2023 Dudley Metropolitan Borough Council election

24 out of 72 seats to Dudley Metropolitan Borough Council 37 seats needed for a majority
- Turnout: 27.4%
|  | First party | Second party | Third party |
|  | Blank | Blank | Blank |
| Leader | Patrick Harley | Qadar Zada | None |
| Party | Conservative | Labour | Independent |
| Last election | 46 seats, 48.6% | 26 seats, 42.4% | 0 seats, 0.3% |
| Seats before | 44 | 26 | 1 |
| Seats won | 44 | 27 | 1 |
| Seat change | −1 | +1 | Steady |
| Percentage | 42.4% | 43.8% | 1.5% |
| Swing | −6.2% | +1.4% | +1.2% |
- Map of the results
| Leader before election Patrick Harley Conservative | Leader after election Patrick Harley Conservative |

= 2023 Dudley Metropolitan Borough Council election =

2023 local election in Dudley

The 2023 Dudley Metropolitan Borough Council election took place on 4 May 2023. One third of councillors— 24 out of 72 —on the Dudley Metropolitan Borough Council were elected. The election was held alongside other local elections across the United Kingdom.

The Conservatives retained their majority on the council.

== Background ==
=== History ===

Result of the most recent council election in 2022

The Local Government Act 1972 created a two-tier system of metropolitan counties and districts covering Greater Manchester, Merseyside, South Yorkshire, Tyne and Wear, the West Midlands, and West Yorkshire starting in 1974. Dudley was a district of the West Midlands metropolitan county. The Local Government Act 1985 abolished the metropolitan counties, with metropolitan districts taking on most of their powers as metropolitan boroughs. The West Midlands Combined Authority was created in 2016 and began electing the mayor of the West Midlands from 2017, which was given strategic powers covering a region coterminous with the former West Midlands metropolitan county.

## [TASKS TO PERFORM]
a: According to the election article, on what date was the 2023 Dudley Metropolitan Borough Council election held?
b: Convert everything in the records from the line containing "With the options being" down to the end of the records into a Markdown table with the columns Row and Record line, skipping blank lines and leaving out the pictures.

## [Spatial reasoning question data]
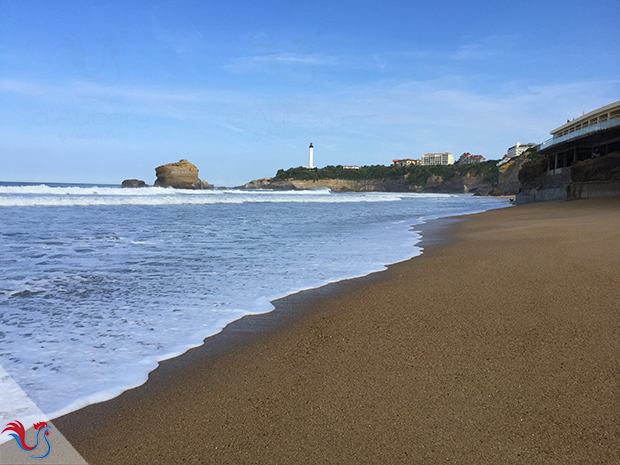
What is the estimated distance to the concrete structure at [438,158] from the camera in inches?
6769

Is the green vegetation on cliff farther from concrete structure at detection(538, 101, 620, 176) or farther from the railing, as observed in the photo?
the railing

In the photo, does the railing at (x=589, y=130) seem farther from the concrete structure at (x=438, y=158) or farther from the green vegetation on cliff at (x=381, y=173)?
the concrete structure at (x=438, y=158)

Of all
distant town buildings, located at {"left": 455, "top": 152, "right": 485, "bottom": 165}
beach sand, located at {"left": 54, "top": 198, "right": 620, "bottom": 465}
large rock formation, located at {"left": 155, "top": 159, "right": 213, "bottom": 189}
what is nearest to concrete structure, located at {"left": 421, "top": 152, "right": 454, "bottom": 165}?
distant town buildings, located at {"left": 455, "top": 152, "right": 485, "bottom": 165}

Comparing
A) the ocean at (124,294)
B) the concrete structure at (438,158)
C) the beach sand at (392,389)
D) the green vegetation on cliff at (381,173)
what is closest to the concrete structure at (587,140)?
the ocean at (124,294)

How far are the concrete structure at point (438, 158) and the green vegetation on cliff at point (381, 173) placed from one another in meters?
50.2

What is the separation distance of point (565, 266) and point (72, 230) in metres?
11.5

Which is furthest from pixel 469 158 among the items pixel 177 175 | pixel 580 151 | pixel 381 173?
pixel 580 151

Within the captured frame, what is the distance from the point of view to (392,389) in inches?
87.3

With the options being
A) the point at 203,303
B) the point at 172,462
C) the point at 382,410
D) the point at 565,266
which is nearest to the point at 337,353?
the point at 382,410

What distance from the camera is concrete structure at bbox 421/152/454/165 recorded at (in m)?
172

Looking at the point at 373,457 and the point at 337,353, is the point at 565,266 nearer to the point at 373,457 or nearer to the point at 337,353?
the point at 337,353

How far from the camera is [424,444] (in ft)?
5.70

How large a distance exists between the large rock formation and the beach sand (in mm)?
91234

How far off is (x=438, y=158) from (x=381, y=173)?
198ft
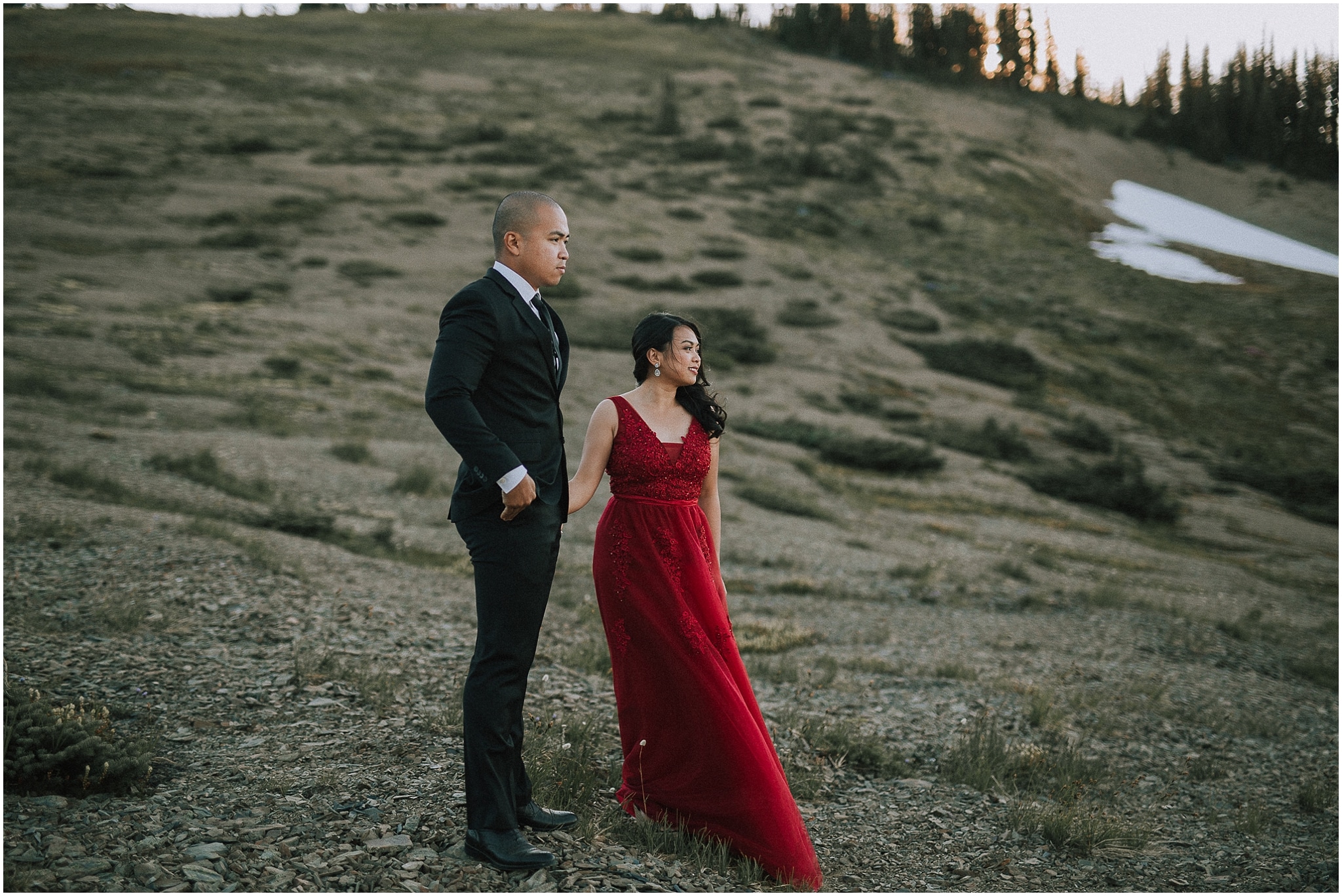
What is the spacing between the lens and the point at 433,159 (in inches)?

## [EXERCISE RESPONSES]
a: 4 May 2023

b:
| Row | Record line |
|---|---|
| 1 | With the options being |
| 2 | A) the point at 203,303 |
| 3 | B) the point at 172,462 |
| 4 | C) the point at 382,410 |
| 5 | D) the point at 565,266 |
| 6 | which is nearest to the point at 337,353? |
| 7 | the point at 382,410 |
| 8 | What distance from the camera is concrete structure at bbox 421/152/454/165 recorded at (in m)? |
| 9 | 172 |
| 10 | Looking at the point at 373,457 and the point at 337,353, is the point at 565,266 nearer to the point at 373,457 or nearer to the point at 337,353? |
| 11 | the point at 337,353 |
| 12 | How far from the camera is [424,444] (in ft)? |
| 13 | 5.70 |
| 14 | How large a distance exists between the large rock formation and the beach sand (in mm)? |
| 15 | 91234 |
| 16 | How far off is (x=438, y=158) from (x=381, y=173)? |
| 17 | 198ft |
| 18 | What is the spacing between the lens and the point at 433,159 (in inches)? |